После разрыва Милица и Стана могли видеть Царя и Царицу лишь на официальных церемониях. Побывавшая в ноябре 1913 года на Царском приеме в Ливадии княгиня Зинаида Юсупова писала сыну Феликсу: «„Черные сестры“ ходили, как зачумленные, так как никто из царедворцев к ним не подходил».
Даже в первый год мировой войны, когда Великий князь Николай Николаевич занимал должность Верховного главнокомандующего и особенно часто общался с Царем, никакого семейного сближения не наступило. Александра Фёдоровна в неприятии двух «черных женщин» была непоколебима.
Жертвой чёрных интриг стал и духовник Великих княгинь епископ (с 1909 года) Феофан. Он значительно дольше сохранял приязненные отношения с Григорием Распутиным и еще в 1911 году по просьбе Императрицы ездил в Покровское. Побывал он тогда и в Верхотурском монастыре; существует даже фотография, на которой Феофан снят вместе со старцем Макарием и Григорием Распутиным. Осенью же того года произошел полный разрыв не только с Распутиным, но и с Царской Семьей.
Владыка оказался втянутым в грязную интригу, направленную против Распутина. Речь идет об упоминавшемся деле о «растлении монахини Ксении». Эту неприглядную картину обрисовал и прокомментировал ревнитель благочестия игумен Серафим (Кузнецов, 1875–1959),[47] в своей книге «Православный Царь-Мученик», изданной первый раз в Пекине в 1920 году.
«У Григория Распутина с епископом Феофаном, — писал Серафим, — вышли неприятности; последний ставил в вину Григорию Распутину то, что якобы ему одна какая-то женщина открыла на исповеди неблагопристойное поведение старца Григория. Епископ Феофан здесь показал свою неопытность духовную, на слово поверив этой женщине, которая впоследствии, оказалось, всё придумала. Он доложил Царице, что ему на исповеди какая-то женщина открыла нехорошее в поведении Григория по отношению к ней. Каково же было глубоко верующей Императрице слышать от своего духовника то, что ему было открыто на исповеди!»
И далее игумен Серафим дал традиционно-православную оценку поступка Феофана. «Царице было известно каноническое постановление о строжайшем наказании духовников, которые дерзают нарушить тайну исповеди, включительно до низведения подобных духовников в первобытное состояние. Этим своим поступком он решительно оттолкнул так преданную доселе духовную дочь».
«Чёрный квартет» под руководством оккультистки Милицы мог торжествовать: разрыв Царицы с Феофаном явился их первой значительной и желанной «победой».

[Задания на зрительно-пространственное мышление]
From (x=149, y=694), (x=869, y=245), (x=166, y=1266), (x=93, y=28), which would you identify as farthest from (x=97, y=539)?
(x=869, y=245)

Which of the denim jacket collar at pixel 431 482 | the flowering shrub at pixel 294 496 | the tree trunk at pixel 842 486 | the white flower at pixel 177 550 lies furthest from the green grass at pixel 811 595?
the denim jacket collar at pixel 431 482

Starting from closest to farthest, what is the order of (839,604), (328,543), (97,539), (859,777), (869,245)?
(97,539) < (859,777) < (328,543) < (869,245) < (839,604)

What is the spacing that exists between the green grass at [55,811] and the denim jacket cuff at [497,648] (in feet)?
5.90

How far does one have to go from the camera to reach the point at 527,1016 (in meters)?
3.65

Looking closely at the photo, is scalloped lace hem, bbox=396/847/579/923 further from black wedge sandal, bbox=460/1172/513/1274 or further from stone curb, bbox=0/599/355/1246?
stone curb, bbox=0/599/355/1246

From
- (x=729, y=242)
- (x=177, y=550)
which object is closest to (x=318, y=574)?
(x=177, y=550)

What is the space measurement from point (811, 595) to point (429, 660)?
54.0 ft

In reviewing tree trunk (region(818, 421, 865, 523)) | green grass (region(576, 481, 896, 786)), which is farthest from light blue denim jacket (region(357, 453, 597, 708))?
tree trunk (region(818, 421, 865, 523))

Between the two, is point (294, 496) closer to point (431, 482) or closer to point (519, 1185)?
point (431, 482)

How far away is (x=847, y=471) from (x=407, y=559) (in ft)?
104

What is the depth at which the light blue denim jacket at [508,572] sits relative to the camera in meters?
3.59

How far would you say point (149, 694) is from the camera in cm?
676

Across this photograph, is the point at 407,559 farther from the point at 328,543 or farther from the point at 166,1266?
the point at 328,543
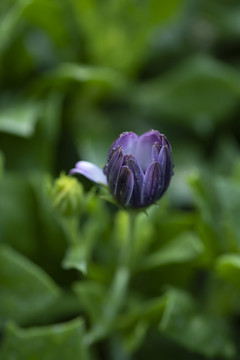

### ЗАДАНИЯ
A: Ответьте на вопросы по отрывку о епископе Феофане:
(i) Кому княгиня Зинаида Юсупова писала о «черных сестрах»?
(ii) В каком году Феофан по просьбе Императрицы ездил в Покровское?
(iii) Где и в каком году впервые издана книга «Православный Царь-Мученик»?
B: Продолжите отрывок о епископе Феофане после его последнего предложения.

### ОТВЕТЫ
A:
(i) Сыну Феликсу.
(ii) В 1911 году.
(iii) В Пекине, в 1920 году.

B:
Глава X
Генерал с масонской отметиной
С самого начала появления Распутина на петербургском небосклоне многие не сомневались, что «старец» — лишь эмблема, только титул неких закулисных сил, намеревавшихся погубить власть и Россию. Такая точка зрения быстро возобладала в кругах, которые было принято называть лояльными. Как ранее отмечалось, именно из этой среды и вышли самые шумные и наиболее видные «борцы с тьмой», оказавшиеся распространителями антигосударственной пропаганды.
Если поведение Гучкова и Родзянко еще можно как-то объяснить патологической политической близорукостью, изобразить «жертвами» собственного неуемного, даже безумного честолюбия, то в случае с генералом Н. Ф. Джунковским (1865–1938) дело обстояло не совсем так. Существуют серьезные основания предполагать, что здесь имелся и вполне определенный, целенаправленный умысел, наличествовала реальная цель — сокрушить государственную систему.
Царский генерал в роли ниспровергателя Царского режима? Возможно ли такое? Да, подобных примеров более чем достаточно. В этой связи можно не только вспомнить имена офицеров на Сенатской площади в 1825 году (декабристы), но и сослаться на значительно более поздние примеры.
Немало высших военных чинов Империи в последний период ее существования разделяли не только «скептическое» отношение к власти. В их среде были и «либералы» и даже «республиканцы», которые отреклись от клятвенной верности Царю, изменили присяге задолго до того, как Монарх сложил с себя властные полномочия. И потом соответствующим образом себя и зарекомендовали. Служили на командных должностях, кто в Красной армии, а кто в иных органах «славной рабоче-крестьянской власти».
Имя генерала М. А. Зайончковского уже упоминалось. Вот еще несколько громких имен, носивших ранее «царские вензеля на погонах», но служивших потом красным: генерал-лейтенант, генерал от кавалерии, главнокомандующий (с марта 1916 года) армиями Юго-Западного фронта А. А. Брусилов (1853–1926); помощник начальника штаба Верховного главнокомандующего, генерал от инфантерии В. Н. Клембовский (1860–1921); выпускник Пажеского корпуса и военный министр Временного правительства генерал-майор А. И. Верховский (1886–1936); генерал от инфантерии, военный министр (10.09.1915–15.03.1916) и председатель Особого совещания по обороне государства А. А. Поливанов (1855–1920); флигель-адъютант и генерал-майор Свиты Его Императорского Величества П. А. Лечицкий (1856–1923); генерал от инфантерии и военный министр Царя (15.03.1916–03.01.1917) Д. С. Шуваев (1854–1937)…
В числе таких беспринципных «служак» оказался и бывший начальник Корпуса жандармов, товарищ (заместитель) министра внутренних дел, флигель-адъютант и генерал-майор Владимир Фёдорович Джунковский, тесно сотрудничавший затем с ЧК — ГПУ — НКВД.[48] В 1915 году Императрица Александра Фёдоровна назвала Джунковского «нечестным человеком». Таковым он был и тогда, и остался потом.
Хотя его служба у коммунистов и не изобилует подробностями, но сам факт не подлежит сомнению. Именно он разработал для большевистского руководства «законодательство о паспортах», ставшее одной из форм политико-административного закабаления людей в коммунистической России.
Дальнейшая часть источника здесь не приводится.